─── Provided passage

# 1. Data Preparation

In [13]:
from random import sample
import numpy as np
import pandas as pd
from sklearn.model_selection import train_test_split
def loadDataSet():
    train = pd.read_table("horseColicTraining.txt", header=None)
    X_train, y_train = train.iloc[:, :-1], train.iloc[:, -1]
    test = pd.read_table("horseColicTest.txt", header=None)
    X_test, y_test = test.iloc[:, :-1], test.iloc[:, -1]
    X_train = np.array(X_train, dtype=np.float64)
    X_test = np.array(X_test, dtype=np.float64)
    y_train = np.array(y_train, dtype=np.int32)
    y_test = np.array(y_test, dtype=np.int32)
    return X_train, y_train, X_test, y_test

# 2. Criterion -- Gini Index

In [14]:
def calculate_weighted_counts(y, sample_weight, classes_):
    '''
    the function used to calculate the summation of weights of samples from each class. Generally speaking,
    the weights are all set as one. But for Adaboost, each sample has different values.
    '''
    class_counts = np.zeros(shape=classes_.shape[0], dtype=np.float64)
    for i, label in enumerate(classes_):
        idx = y == label
        if idx.sum() > 0:
            class_counts[i] = sample_weight[idx].sum()
        else:
            class_counts[i] = 0
    return class_counts

def gini(y, sample_weight):
    classes_ = np.unique(y)
    class_counts = calculate_weighted_counts(y, sample_weight, classes_)
    if class_counts.sum() > 0:
        pk = class_counts / class_counts.sum()
        pk = pk[pk > 0]
        return 1 - np.sum(pk**2)
    else:
        return 0

def gini_index(X, y, feat, point, sample_weight):
    '''
    calculate the difference of gini index before and after splitting
    '''
    S = gini(y, sample_weight)
    new_S = 0
    n = sample_weight.sum()
    assert n > 0
    idx1 = X[:, feat] < point
    nv = sample_weight[idx1].sum()
    if nv > 0:
        new_S += nv / n * gini(y[idx1], sample_weight[idx1])
    idx2 = X[:, feat] >= point
    nv = sample_weight[idx2].sum()

──────

__Work required__
Answer these questions about the Gini index code:
1. Which two files does the loadDataSet function read?
2. According to the docstring of calculate_weighted_counts, what are the weights generally set to?
3. What does the gini function return when the class counts sum to zero or less?

─── Data shown

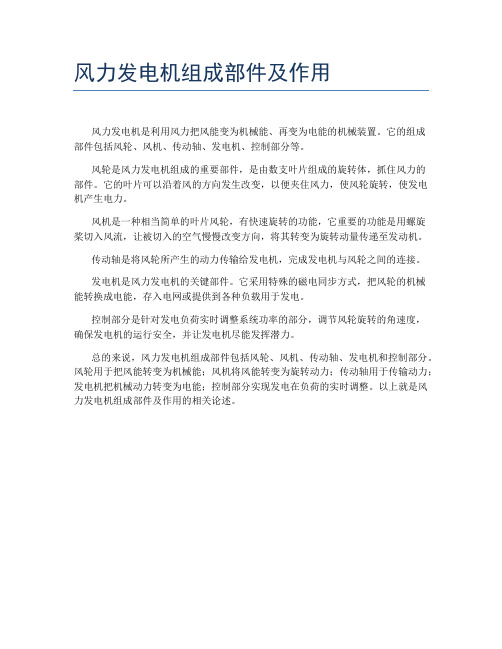 风力发电机组成部件及作用

风力发电机是利用风力把风能变为机械能、再变为电能的机械装置。它的组成部件包括风轮、风机、传动轴、发电机、控制部分等。

风轮是风力发电机组成的重要部件，是由数支叶片组成的旋转体，抓住风力的部件。它的叶片可以沿着风的方向发生改变，以便夹住风力，使风轮旋转，使发电机产生电力。

风机是一种相当简单的叶片风轮，有快速旋转的功能，它重要的功能是用螺旋桨切入风流，让被切入的空气慢慢改变方向，将其转变为旋转动量传递至发动机。

传动轴是将风轮所产生的动力传输给发电机，完成发电机与风轮之间的连接。

发电机是风力发电机的关键部件。它采用特殊的磁电同步方式，把风轮的机械能转换成电能，存入电网或提供到各种负载用于发电。

控制部分是针对发电负荷实时调整系统功率的部分，调节风轮旋转的角速度，确保发电机的运行安全，并让发电机尽能发挥潜力。

总的来说，风力发电机组成部件包括风轮、风机、传动轴、发电机和控制部分。风轮用于把风能转变为机械能；风机将风能转变为旋转动力；传动轴用于传输动力；发电机把机械动力转变为电能；控制部分实现发电在负荷的实时调整。以上就是风力发电机组成部件及作用的相关论述。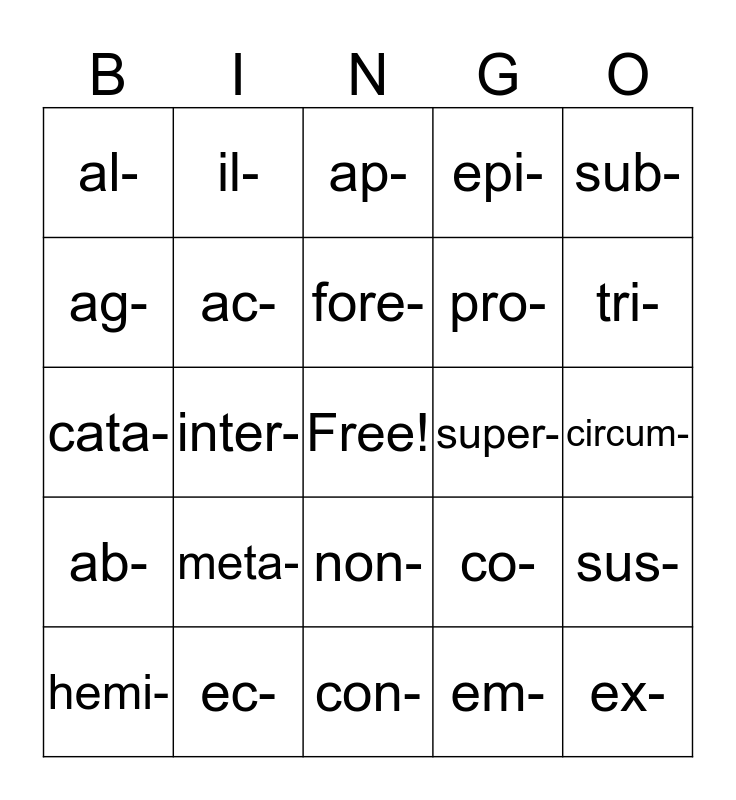 | B | I | N | G | O |
|---|---|---|---|---|
| al- | il- | ap- | epi- | sub- |
| ag- | ac- | fore- | pro- | tri- |
| cata- | inter- | Free! | super- | circum- |
| ab- | meta- | non- | co- | sus- |
| hemi- | ec- | con- | em- | ex- |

──────

__Solution for this task__
1. horseColicTraining.txt and horseColicTest.txt
2. One
3. 0